I didn't really see Mr. Kaplan's face. I saw Deirdre as she sang the low, soft notes in her concert, and I saw Mr. Trouble as he danced his old-fashioned dance on the grass. Then I looked out past them, and Mr. Kaplan was saying good-bye. I said good-bye and went down the steps.

I walked home. My violin case banged against my leg in regular rhythm. Some leaves were turning yellowish. My skin felt bad, all over me. Don't upstage the nineteen-year-old boy who gave us this concerto. What a horrifying thing. Unthinkable. Don't think about it. Elephants. I tried walking with my eyes closed, but I slipped off the edge of the sidewalk, so I opened them again.

Merge with. Not master. It felt so absolutely strange, because I knew that anyway. I'd always known it, in my stomach. I'd committed a crime by forgetting it.

I thought of the thing I'd told Deirdre about: crying under Daddy and Mommy's bed when I was a little kid and found out that the music wouldn't just automatically come out of the eighth-size violin.

On the kitchen table was a package addressed to me from New York. It had all kinds of post office stickers on it, Express Mail and Insured. My grandmother Raisa gets my birthday mixed up with somebody else's. I didn't want a gift. Didn't deserve a gift. Nobody was home. I put my violin case and music case on the floor and sat down and stared at the brown wrapping paper.
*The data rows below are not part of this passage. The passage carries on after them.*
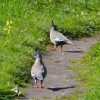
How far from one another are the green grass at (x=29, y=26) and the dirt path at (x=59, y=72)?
0.35 meters

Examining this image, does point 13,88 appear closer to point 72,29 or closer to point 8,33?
point 8,33

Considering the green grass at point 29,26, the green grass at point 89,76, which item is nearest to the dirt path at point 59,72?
the green grass at point 89,76

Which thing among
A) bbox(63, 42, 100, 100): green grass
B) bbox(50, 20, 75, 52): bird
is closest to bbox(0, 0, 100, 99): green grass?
bbox(50, 20, 75, 52): bird

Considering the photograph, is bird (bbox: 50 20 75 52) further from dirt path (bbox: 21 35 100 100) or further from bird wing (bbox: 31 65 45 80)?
bird wing (bbox: 31 65 45 80)

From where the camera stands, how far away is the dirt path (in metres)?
9.15

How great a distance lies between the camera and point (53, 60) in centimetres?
1149

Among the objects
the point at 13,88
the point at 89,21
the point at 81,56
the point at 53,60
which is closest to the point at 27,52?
the point at 53,60

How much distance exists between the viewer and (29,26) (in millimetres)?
13211

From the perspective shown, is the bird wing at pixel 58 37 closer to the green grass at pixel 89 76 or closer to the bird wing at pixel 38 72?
the green grass at pixel 89 76

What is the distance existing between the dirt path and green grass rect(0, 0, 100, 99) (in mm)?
347

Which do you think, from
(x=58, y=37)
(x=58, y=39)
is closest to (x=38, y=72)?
(x=58, y=39)

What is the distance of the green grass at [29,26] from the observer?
977cm

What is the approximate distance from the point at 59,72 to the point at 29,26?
116 inches

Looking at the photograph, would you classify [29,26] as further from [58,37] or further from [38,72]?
[38,72]
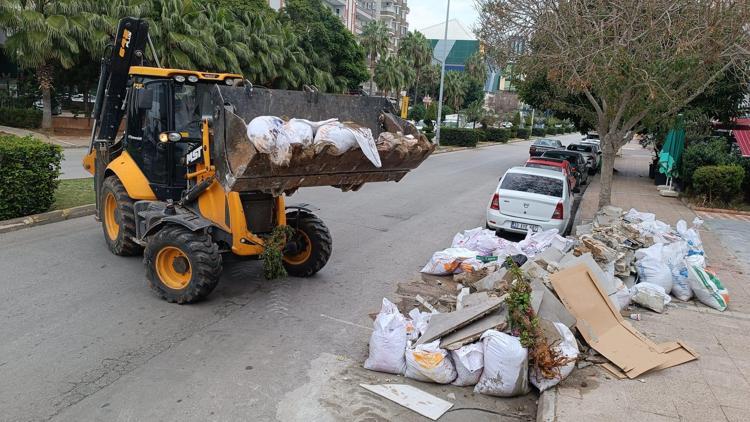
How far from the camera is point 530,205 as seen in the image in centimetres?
1097

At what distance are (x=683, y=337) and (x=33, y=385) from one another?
6.42 metres

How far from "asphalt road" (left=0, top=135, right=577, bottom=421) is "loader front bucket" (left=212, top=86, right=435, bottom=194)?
1.54 meters

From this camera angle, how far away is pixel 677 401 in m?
4.73

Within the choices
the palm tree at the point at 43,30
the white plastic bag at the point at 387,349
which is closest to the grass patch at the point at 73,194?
the white plastic bag at the point at 387,349

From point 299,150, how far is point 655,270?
520 centimetres

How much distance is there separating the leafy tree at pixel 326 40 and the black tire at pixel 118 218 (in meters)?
30.7

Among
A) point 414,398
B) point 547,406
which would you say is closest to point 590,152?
point 547,406

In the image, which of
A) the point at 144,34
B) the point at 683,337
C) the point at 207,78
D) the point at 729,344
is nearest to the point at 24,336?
the point at 207,78

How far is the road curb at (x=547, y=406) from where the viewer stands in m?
4.45

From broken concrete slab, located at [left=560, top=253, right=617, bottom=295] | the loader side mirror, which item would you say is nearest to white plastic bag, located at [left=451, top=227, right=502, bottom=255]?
broken concrete slab, located at [left=560, top=253, right=617, bottom=295]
Then I stared at my violin case on the floor. Then I stared out the window at a hummingbird on the feeder. Heavenly rubbed the side of her head against my leg and walked to her water dish and began drinking. I listened to her tongue going in and out and picking up water, reflexively.
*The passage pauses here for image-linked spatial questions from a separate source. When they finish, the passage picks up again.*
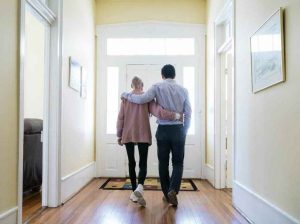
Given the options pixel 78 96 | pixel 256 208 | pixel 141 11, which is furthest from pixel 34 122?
pixel 141 11

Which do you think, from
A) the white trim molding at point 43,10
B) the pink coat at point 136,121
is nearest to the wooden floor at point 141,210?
the pink coat at point 136,121

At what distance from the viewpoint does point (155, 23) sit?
5160mm

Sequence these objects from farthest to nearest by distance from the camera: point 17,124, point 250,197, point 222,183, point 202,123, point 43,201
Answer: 1. point 202,123
2. point 222,183
3. point 43,201
4. point 250,197
5. point 17,124

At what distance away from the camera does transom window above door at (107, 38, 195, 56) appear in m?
5.17

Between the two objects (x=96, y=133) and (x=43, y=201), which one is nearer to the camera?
(x=43, y=201)

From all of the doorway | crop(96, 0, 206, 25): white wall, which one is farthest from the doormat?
crop(96, 0, 206, 25): white wall

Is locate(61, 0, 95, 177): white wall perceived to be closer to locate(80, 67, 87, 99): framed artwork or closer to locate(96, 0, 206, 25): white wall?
locate(80, 67, 87, 99): framed artwork

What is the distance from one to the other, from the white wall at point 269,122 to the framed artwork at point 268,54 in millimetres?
50

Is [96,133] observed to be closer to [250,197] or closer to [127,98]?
[127,98]

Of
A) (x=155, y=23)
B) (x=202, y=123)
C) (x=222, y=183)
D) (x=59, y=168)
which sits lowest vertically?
(x=222, y=183)

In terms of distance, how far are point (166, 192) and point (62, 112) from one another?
4.46 feet

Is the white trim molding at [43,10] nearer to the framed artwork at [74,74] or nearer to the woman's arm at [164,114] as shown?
the framed artwork at [74,74]

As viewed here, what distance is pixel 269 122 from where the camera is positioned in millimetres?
2379

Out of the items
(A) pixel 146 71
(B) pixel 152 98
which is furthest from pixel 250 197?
(A) pixel 146 71
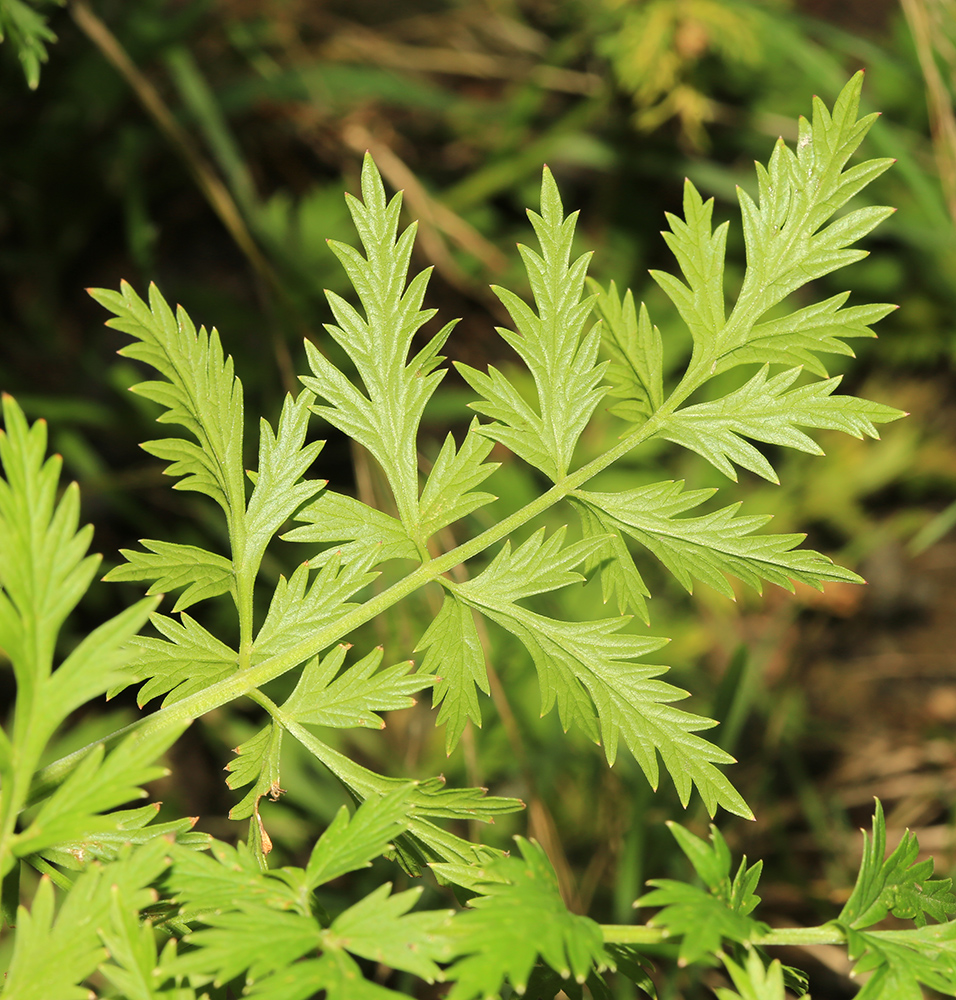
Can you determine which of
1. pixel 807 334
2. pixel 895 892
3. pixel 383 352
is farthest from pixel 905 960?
pixel 383 352

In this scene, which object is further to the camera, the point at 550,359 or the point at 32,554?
the point at 550,359

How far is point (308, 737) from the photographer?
1.40m

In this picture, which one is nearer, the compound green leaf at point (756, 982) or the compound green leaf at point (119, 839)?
the compound green leaf at point (756, 982)

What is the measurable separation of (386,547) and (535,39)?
10.9 feet

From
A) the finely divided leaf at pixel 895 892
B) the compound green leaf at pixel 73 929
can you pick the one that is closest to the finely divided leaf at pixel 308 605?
the compound green leaf at pixel 73 929

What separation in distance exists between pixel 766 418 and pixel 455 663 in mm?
648

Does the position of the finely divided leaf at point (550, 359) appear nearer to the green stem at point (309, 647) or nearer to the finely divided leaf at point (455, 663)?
the green stem at point (309, 647)

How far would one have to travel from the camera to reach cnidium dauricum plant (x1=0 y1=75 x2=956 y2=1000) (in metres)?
1.11

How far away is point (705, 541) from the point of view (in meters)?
1.42

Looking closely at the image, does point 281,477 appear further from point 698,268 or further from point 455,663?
point 698,268

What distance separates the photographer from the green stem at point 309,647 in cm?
132

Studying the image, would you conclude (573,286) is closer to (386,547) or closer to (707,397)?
(386,547)

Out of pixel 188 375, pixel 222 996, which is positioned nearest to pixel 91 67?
pixel 188 375

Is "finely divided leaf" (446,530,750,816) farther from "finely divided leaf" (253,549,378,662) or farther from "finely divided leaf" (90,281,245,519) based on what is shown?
"finely divided leaf" (90,281,245,519)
When you think about how many millions of words old people have written, it's no wonder their handwriting gets a little bit jerky. I looked at my grandmother's.

Don't upstage the nineteen-year-old boy who gave us this concerto.
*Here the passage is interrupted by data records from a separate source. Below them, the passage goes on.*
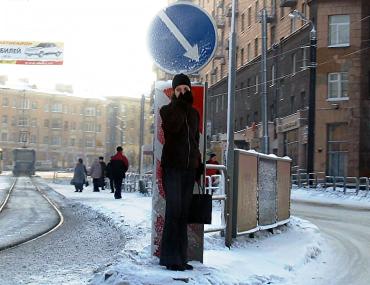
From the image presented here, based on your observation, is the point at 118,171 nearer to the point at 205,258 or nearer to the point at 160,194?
the point at 205,258

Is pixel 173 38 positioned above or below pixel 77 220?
above

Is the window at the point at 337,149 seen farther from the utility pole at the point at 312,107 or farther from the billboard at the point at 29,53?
the billboard at the point at 29,53

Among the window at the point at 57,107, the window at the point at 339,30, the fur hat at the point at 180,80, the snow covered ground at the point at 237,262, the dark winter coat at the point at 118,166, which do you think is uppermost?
the window at the point at 57,107

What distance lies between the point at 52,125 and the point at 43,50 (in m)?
80.8

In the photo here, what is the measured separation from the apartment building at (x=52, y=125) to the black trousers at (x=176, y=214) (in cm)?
9539

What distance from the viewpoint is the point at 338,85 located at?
39.5 metres

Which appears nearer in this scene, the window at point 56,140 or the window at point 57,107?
the window at point 56,140

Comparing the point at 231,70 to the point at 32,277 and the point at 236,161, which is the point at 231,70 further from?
the point at 32,277

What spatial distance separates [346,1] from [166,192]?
3598 cm

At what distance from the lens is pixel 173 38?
6082 millimetres

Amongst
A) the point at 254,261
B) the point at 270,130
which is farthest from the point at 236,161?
the point at 270,130

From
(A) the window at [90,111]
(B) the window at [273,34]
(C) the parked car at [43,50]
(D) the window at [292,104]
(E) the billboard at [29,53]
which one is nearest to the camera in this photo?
(E) the billboard at [29,53]

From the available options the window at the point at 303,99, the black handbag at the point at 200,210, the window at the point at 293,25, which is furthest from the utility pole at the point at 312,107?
the black handbag at the point at 200,210

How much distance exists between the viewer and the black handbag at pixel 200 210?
594 centimetres
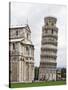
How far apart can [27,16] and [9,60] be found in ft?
1.57

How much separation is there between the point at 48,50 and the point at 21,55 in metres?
0.29

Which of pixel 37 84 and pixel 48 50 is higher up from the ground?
pixel 48 50

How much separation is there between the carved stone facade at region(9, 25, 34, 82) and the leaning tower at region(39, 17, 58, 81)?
0.39 feet

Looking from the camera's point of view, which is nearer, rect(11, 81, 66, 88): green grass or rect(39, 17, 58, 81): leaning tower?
rect(11, 81, 66, 88): green grass

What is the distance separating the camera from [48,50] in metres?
2.59

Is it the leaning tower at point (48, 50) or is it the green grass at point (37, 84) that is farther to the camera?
the leaning tower at point (48, 50)

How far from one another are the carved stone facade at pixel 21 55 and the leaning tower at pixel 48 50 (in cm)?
12

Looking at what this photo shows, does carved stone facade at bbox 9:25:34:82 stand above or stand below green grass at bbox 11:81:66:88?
above

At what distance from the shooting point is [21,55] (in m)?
2.50

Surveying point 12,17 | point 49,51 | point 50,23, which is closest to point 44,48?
point 49,51

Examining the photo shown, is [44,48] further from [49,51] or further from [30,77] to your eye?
[30,77]

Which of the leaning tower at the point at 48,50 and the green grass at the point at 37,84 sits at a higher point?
the leaning tower at the point at 48,50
The package was soft, maybe she was sending me a sweater, for the birthday that was somebody else's. I didn't want a sweater; I wanted to undo my crime against Mozart. I got a pair of scissors and cut the tape on the package.

There were several layers of wrapping, then pink tissue paper with a pink envelope that said
READ FIRST.
The flap wasn't sealed, it was tucked in. I opened it.

Dear Allegra Leah,

The gift I am sending you would have been for your bat mitzvah, and I hope you would carry it proudly on that occasion but you have a liberated family who have forgotten already in one generation. We are lucky to have a connection, to break such a thing is not understandable. Your mother I forgive, she wouldn't know. She happened on a Gentile background from Kansas, not her fault.

I am nervous for you, and your brother David too. You would have to understand such nervousness by going to synagogue. Here is your gift from my love for you so far away 3,000 miles.

Your great-grandmother Leah was born in the turn of the century, 1900, in Suprasl. This was a shtetl I saw once. There are stories from this place. Poor people, tailors, bakers, and animals all went back and forth on the roadway. Her rabbi was the son and also the grandson of a rabbi. When she was a child she had geese to tend and there is the picture of her with her straw broom and her favorite goose. You know the picture. Where her family lived the field went up on a hill and the morning light came into their house, a blessing.

Then she married and became my mother and soon my father took her to Bialystok. I was born in 1921, and my sister in 1925 who died in childhood. My father played a wooden flute and my mother sang to us. She tried to sing the fever out of my sister and was unsuccessful. I remember her voice. She could sing like leaves falling from off a tree. She also made rich breads and cakes, and even today the smell of some certain kugels makes me unable to speak.

I saw black armbands when I was 13 years old. I asked what they were and my father replied they were a tribal symbol. I didn't know from tribal symbols, I wanted a pink dress for my birthday which I did not get. There was hunger and disease and we as well as our neighbors were frightened. Punishments for being Jewish were meted, small ridicules and then larger ridicules. My father's partner in business had his beard cut off by a soldier's bayonet. It was this savagery in joking that frightened us all.